Toujours est-il qu’Olaus, par sa présence physique, sa force, son assurance, avait réussi à devenir le chef guerrier de ce peuple, puis leur roi, et aujourd’hui pratiquement leur dieu. Tout avait commencé lorsqu’une cité voisine avait décidé de déclarer la guerre à celle-ci. Drusus en déduisit qu’il ne devait pas y avoir de pouvoir central dans ce pays : chaque cité devait être indépendante, même si deux cités pouvaient s’allier librement contre leurs ennemis. Ces Mayas étaient tous de farouches guerriers, mais lorsque la guerre éclata, Olaus entraîna les hommes de sa ville en utilisant des méthodes d’entraînement militaire qui leur étaient inconnues jusqu’alors, un mélange de discipline romaine et de brutalité nordique. Sous son commandement ils devinrent invincibles.
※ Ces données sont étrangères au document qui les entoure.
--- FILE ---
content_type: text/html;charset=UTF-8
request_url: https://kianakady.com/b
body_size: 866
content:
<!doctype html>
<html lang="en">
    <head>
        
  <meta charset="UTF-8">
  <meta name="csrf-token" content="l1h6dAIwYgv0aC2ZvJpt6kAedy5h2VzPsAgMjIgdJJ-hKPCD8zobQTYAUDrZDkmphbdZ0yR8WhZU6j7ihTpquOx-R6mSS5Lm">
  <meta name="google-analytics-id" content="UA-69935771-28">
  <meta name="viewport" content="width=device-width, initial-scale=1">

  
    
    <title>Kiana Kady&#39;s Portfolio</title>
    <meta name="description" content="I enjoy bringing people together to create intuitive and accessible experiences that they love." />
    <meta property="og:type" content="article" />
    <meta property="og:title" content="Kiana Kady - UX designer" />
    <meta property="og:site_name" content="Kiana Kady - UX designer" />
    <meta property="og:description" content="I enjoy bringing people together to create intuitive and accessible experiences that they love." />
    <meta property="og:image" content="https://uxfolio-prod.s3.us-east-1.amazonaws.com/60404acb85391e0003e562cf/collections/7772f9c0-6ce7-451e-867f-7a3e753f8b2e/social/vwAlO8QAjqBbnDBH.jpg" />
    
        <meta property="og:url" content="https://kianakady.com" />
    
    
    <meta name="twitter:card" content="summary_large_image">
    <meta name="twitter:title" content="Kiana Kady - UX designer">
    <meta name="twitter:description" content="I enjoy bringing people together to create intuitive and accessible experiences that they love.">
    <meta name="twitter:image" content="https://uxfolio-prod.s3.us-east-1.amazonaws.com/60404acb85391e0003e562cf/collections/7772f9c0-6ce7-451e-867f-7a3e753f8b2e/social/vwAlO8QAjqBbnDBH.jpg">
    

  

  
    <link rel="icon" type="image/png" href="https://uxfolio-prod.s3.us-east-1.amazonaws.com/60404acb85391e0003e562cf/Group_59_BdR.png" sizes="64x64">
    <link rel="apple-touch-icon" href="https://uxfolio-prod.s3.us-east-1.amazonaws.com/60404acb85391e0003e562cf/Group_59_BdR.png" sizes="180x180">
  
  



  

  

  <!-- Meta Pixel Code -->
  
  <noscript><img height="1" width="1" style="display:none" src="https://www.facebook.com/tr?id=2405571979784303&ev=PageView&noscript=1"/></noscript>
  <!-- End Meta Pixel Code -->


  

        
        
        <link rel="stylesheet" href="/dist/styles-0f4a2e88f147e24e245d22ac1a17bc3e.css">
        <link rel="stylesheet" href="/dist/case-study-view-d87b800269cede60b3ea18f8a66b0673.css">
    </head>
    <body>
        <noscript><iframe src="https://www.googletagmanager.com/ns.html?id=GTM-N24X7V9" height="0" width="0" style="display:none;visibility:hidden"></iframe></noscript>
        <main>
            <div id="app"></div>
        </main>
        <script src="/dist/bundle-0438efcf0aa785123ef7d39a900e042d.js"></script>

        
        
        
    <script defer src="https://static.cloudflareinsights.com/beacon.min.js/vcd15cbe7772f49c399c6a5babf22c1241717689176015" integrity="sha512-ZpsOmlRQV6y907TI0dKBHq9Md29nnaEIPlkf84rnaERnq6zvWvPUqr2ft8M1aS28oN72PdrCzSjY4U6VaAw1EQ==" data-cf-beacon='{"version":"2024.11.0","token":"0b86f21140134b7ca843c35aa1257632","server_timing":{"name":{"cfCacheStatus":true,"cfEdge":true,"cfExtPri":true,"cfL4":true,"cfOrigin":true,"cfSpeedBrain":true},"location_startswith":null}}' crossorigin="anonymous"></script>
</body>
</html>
Les villes tombèrent les unes après les autres devant les armées d’Olaus. Pour la première fois dans l’histoire maya une forme d’Empire fut constituée au Yucatán.

Olaus semblait aussi avoir été en contact avec les autres royaumes du Nouveau Monde, celui à l’ouest du Mexique et celui plus au sud appelé Pérou. S’était-il rendu là-bas lui-même, ou bien avait-il envoyé des ambassadeurs ? Il était difficile de le savoir : le débit de paroles du Scandinave était trop rapide et son élocution trop désordonnée pour que Drusus puisse comprendre toutes les subtilités de son histoire. Mais les peuples de ces terres semblaient être au courant de l’existence de ce géant blanc à barbe noire venu d’un pays lointain qui avait su unifier les cités du Yucatán en un seul empire.

C’était ces même troupes qui avaient rencontré les trois premières légions de Saturninus et les avaient anéanties sans la moindre difficulté.

Les aimées mayas avaient utilisé leurs connaissances de stratégie militaire romaine pour se défendre contre les légions. Utilisant à leur tour lors de leurs attaques la technique de l’embuscade contre laquelle les techniques militaires romaines, bien que redoutables en d’autres circonstances, étaient totalement inadaptées.

« Et c’est ainsi qu’ils ont tous péri, conclut Olaus. À part un petit groupe que j’ai laissé filer afin qu’ils aillent raconter ce qui s’était passé. Et c’est le même sort qui attend tes troupes, Romain. Rentrez chez vous tant qu’il en est encore temps. »

Dans ce regard terrible se lisait le mépris.

« Si vous voulez sauver vos vies, dit Olaus, partez.

— Impossible, dit Drusus. Nous sommes des Romains.

— Alors ce sera la guerre. Et vous serez massacrés jusqu’au dernier.